Pasta alla Carrettiera means Cart-Driver's Sauce, and is the sort of thing one expects to find in a truck stop -- simple, tasty, and satisfying. It's usually pasta served with a spicy tomato sauce, though there are also unusual variations on the theme. This fairly traditional take is from Gabriella and Cristina, at the Scuola di Arte Culinaria Cordon Bleu in Florence.

Penne all'Arrabbiata

Arrabbiata means angry, and if made right these penne are spicy. Though the versions offered by the really cheap eateries in Rome rely primarily on garlic and hot pepper for their punch, many of the versions printed in cookbooks also call for pancetta (cured, unsmoked salt pork) and onions.

Bucatini all'Amatriciana

This zesty pancetta and tomato sauce is commonly associated with Lazio and Rome, but is actually from the town of Amatrice, which was just over the border into the Abruzzo before Mussolini redrew the maps.

Pasta Alla Puttanesca

There are a number of stories about the origins of puttanesca sauce, the raciest being that a Puttana, or Lady of the Evening, could cook it in the time it took her to take care of a client, and enjoy it while recovering from her exertions. Whatever, it is good.

Sugo Finto

In Tuscany, the word sugo by itself means meat sauce. Sugo finto, mock meat sauce, is made like meat sauce, i.e. with the same herbs, but the meat is left out. It has a little more body than most tomato sauces, and is very nice.

Spaghetti alla Norma: with Tomatoes and Eggplant

When I was quite little my father worked on an excavation in Sicily, and Spaghetti alla Norma, spaghetti with rich, sensual tomatoey eggplant sauce, is one of the earliest dishes I remember. The Norma in question is Vincenzo Bellini's heroine, and the dish certainly does her justice.

Pici all'Aglione

Pici are hand-made, somewhat irregular strands of flour-and-water pasta (as opposed to egg pasta) that are about an eighth of an inch thick. Tradition is to serve them with a garlicky sauce. Really garlicky, and one gets an idea of just how garlicky from the name -- aglione means "big garlic."

Pasta all'Ammiraglio

This tomatoey pasta salad was a standby of Adriana Lotti, who was head of staff at the academic program my father directed for a number of years in Rome.

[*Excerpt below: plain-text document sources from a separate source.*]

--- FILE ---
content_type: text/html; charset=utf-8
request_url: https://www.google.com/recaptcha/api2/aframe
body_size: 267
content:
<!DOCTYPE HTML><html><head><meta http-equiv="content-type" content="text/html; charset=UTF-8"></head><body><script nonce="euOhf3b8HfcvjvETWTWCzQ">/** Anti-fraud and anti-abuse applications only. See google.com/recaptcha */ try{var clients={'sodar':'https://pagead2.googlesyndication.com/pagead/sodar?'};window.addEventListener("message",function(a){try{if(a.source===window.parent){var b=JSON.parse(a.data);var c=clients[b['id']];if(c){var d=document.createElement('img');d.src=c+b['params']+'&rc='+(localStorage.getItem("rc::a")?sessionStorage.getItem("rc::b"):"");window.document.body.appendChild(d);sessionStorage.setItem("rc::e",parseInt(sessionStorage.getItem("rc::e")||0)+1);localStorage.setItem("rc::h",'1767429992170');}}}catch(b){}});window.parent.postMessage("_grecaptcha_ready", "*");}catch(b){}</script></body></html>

It requires first-rate tomatoes and is wonderful when it's hot.

Penne Rosé

A delicate cream sauce with a pleasing blush from tomatoes, and all over pasta: This is good when you're in a rush, or if unexpected company stops in.

Sugo Alla Bolognese

I know, Sugo alla Bolognese is bologna's classic winter meat sauce, and it doesn't contain much tomato. But it does have some, and is an excellent use for it. Also, you may grow old, even doddering, but if you know how to make a good sugo, people will still eagerly beat a path to your door.